У нас в городке к новоприбывшим обычно относились настороженно, предпочитая узнать человека как следует, прежде чем подпускать ближе — это касалось и взрослых, и детей. Не город, а дикое племя, что охраняет свой остров от чужаков. Но в нашем с Машей случае такой период если и существовал, то пролетел в считанные часы.

Прежде мне не доводилось встречать того, с кем настолько совпадали общие интересы, с кем так легко улетучивались ощущения неловкости, смущения, страха оказаться непонятым. Любой наш разговор не имел начала и конца, напоминая чистый горный ручей, что ровно журчит, нисколько не надоедая. Отвыкший от нормального общения, я упивался теми встречами, мечтая проводить вместе сутки напролет.

Маша чувствовала то же. Как-то, зацепившись ногами за ветку дерева и повиснув вниз головой, она сказала:

— Не верю, что когда-то мы были не знакомы.

Успевшая до встречи со мной пообщаться с другими ребятами, Маша обожглась о всеобщее непонимание и быстро потеряла к ним интерес, а потому мы гуляли втроем, пока Яна не отшелушилась, не отпала, как приставшая к подошве соломинка. Ей, хромой и одышливой, не хватало сил поспевать за нами по лесам и заброшкам, а мы, вечно жаждущие нового, не считали нужным оглядываться и ждать.

Конечно, первое время Яна пыталась втемяшить мне, что старый друг лучше новых двух, что Бадеева может уехать так же неожиданно, как приехала, что она вообще не такая уж и классная. Что я поступаю просто-напросто по-свински. Увещевания не принесли результата, и вскоре обиженная Яна пропала с радаров. Стыдно вспоминать, насколько нам от этого стало легче.

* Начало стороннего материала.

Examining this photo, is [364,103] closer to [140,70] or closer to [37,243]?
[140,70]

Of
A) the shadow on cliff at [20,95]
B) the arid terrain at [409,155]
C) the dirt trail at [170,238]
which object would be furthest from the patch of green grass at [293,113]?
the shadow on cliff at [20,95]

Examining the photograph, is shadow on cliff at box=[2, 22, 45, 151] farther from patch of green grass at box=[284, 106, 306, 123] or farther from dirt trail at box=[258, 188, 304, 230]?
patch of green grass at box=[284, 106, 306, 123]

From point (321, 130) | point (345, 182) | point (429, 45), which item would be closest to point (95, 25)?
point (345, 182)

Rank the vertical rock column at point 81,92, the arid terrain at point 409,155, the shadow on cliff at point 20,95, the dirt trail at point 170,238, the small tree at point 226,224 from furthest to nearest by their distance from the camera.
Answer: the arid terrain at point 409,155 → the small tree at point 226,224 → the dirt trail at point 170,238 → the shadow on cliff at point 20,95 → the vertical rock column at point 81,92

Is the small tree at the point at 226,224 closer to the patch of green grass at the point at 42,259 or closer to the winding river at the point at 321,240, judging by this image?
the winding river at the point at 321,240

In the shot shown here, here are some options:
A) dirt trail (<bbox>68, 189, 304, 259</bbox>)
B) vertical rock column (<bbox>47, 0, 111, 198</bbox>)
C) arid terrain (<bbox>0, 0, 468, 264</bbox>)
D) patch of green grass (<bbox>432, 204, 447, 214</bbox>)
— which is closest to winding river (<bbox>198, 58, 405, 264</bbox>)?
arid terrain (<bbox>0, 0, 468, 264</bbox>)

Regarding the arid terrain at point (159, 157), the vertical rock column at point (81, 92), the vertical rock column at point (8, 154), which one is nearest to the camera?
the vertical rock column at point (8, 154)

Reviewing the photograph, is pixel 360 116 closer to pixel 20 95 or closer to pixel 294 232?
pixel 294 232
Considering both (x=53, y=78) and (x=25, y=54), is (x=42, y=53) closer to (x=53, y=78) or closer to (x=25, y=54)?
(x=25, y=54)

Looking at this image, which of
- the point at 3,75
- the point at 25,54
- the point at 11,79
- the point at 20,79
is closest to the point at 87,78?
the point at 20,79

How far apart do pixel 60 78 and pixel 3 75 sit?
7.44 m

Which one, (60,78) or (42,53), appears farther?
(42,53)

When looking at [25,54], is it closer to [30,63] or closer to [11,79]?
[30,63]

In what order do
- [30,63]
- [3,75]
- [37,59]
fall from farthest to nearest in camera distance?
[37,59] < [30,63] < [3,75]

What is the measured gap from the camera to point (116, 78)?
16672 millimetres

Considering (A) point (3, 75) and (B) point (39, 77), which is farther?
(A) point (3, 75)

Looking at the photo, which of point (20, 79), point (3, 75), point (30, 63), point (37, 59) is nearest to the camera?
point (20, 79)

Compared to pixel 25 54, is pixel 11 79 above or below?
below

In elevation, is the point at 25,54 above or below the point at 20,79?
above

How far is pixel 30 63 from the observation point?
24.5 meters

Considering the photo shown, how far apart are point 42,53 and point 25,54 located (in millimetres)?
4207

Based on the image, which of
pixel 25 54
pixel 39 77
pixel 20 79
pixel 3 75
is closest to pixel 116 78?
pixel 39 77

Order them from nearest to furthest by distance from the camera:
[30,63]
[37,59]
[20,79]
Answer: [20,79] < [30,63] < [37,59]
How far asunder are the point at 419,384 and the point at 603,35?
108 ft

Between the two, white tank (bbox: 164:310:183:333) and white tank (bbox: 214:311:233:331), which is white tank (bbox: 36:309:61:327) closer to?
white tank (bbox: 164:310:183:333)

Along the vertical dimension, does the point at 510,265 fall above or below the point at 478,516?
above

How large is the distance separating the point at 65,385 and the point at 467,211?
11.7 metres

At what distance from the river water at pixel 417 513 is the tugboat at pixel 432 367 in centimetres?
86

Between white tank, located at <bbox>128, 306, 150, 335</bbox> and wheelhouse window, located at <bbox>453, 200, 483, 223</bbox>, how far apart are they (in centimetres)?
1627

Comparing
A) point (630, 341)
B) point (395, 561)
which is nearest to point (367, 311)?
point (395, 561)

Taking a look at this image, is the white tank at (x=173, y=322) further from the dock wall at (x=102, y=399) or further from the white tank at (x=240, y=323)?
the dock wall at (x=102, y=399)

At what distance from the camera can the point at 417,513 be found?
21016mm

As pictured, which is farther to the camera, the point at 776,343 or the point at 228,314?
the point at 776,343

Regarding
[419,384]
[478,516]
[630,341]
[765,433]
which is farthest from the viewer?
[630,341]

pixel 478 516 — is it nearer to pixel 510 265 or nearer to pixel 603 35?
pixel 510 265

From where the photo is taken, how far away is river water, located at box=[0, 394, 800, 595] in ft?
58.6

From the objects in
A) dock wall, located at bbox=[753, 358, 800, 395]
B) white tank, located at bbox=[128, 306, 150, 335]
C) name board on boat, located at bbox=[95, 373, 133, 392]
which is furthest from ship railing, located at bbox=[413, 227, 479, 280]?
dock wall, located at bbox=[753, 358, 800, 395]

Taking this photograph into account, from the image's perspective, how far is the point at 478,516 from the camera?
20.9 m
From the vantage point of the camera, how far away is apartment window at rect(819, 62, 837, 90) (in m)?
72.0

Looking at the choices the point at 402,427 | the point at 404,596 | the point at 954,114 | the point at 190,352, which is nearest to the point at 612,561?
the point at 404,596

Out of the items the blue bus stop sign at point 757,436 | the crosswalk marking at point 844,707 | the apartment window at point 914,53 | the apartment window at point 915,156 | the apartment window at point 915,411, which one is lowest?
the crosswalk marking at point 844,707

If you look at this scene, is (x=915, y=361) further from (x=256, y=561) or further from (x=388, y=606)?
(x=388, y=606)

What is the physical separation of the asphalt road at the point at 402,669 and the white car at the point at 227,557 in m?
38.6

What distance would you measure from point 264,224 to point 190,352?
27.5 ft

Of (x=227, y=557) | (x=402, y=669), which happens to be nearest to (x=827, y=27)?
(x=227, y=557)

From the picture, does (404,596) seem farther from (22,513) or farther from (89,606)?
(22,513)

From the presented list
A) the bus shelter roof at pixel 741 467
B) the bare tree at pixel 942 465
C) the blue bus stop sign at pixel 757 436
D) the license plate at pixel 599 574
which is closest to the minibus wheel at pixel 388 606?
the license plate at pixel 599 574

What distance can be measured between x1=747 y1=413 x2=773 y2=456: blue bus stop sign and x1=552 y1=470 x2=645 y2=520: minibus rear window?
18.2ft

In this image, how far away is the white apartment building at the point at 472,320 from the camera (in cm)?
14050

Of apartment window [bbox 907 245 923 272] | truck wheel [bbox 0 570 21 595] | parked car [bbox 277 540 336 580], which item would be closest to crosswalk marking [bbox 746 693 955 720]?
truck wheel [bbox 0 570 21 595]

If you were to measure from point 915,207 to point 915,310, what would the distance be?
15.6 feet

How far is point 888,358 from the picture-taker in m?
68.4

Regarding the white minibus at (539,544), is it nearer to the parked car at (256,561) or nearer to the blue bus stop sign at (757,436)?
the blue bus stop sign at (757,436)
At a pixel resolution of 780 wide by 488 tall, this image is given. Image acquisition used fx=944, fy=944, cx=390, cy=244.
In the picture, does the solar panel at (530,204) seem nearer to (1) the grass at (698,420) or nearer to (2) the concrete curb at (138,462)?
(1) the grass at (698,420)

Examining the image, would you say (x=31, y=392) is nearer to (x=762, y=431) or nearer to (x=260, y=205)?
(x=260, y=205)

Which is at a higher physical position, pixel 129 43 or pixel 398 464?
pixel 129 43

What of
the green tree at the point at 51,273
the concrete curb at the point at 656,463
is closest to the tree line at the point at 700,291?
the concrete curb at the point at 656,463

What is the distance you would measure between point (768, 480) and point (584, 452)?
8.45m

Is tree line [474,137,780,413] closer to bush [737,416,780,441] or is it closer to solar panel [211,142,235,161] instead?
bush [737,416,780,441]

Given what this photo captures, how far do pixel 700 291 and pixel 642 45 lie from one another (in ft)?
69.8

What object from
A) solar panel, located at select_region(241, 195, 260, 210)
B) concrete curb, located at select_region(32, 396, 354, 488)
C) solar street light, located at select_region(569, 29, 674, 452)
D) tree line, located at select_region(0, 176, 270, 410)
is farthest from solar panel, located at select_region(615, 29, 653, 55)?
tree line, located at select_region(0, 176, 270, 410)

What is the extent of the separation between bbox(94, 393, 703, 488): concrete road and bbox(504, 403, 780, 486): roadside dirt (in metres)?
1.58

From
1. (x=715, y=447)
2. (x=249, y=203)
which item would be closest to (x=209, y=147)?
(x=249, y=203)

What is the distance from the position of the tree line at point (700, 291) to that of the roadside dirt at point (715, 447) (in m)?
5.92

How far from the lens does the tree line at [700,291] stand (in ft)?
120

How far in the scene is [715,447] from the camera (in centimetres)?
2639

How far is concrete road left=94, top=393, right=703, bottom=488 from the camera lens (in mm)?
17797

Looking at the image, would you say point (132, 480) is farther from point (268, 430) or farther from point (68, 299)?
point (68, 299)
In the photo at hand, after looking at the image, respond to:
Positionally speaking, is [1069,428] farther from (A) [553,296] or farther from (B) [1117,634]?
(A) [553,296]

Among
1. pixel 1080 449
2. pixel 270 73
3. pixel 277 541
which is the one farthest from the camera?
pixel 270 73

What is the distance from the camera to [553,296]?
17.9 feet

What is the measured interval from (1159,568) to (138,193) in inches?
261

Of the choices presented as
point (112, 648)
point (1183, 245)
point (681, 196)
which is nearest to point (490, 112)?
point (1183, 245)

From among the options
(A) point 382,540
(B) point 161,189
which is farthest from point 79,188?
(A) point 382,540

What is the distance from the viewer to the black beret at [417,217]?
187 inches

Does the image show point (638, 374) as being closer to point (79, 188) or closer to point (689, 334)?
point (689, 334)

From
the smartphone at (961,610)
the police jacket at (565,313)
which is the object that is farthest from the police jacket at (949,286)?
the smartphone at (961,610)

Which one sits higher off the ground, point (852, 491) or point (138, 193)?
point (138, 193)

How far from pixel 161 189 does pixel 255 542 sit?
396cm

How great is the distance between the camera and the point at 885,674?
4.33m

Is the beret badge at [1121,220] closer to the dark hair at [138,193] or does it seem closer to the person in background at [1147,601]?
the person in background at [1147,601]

Каждый раз, когда дзынькает колокольчик над входной дверью кафе, я вздрагиваю, зорко изучая вошедшего посетителя. Последние двадцать лет мы с Машей никак не поддерживали связь, не подписывались друг на друга в соцсетях, не обменивались поздравлениями по праздникам. Совершенно не представляю, как она теперь выглядит, и потому въедливо рассматриваю каждую девушку, сверяясь с воспоминаниями на предмет знакомых деталей.

То и дело вместо посетителей внутрь проскальзывают Серые люди, и тогда приходится переводить взгляд на светильники или доску с блюдом дня. Другие не замечают ничего необычного: рыжая официантка с вежливой улыбкой чиркает карандашом в блокноте, принимая заказ у пары за столиком в углу, бармен сыплет корицу в стакан с кофе, отовсюду доносятся непринужденные разговоры и смех. Серых можем видеть только мы, ступавшие на заповедную поляну в чаще их леса, другим ничего не угрожает.

Маша любила тот лес. Он начинался за заброшенным детским садом на городской окраине и простирался на расстояния, какие мы, неискушенные путешествиями подростки, не могли вообразить. Взрослые запрещали ходить туда — на протяжении многих поколений в лесу то и дело пропадали люди, что порождало самые разнообразные россказни. Одни сочиняли про семью людоедов, что жила в глуши, другие про неведомых науке хищников, третьи про секретные правительственные объекты, где беспощадно устраняют любого случайного свидетеля.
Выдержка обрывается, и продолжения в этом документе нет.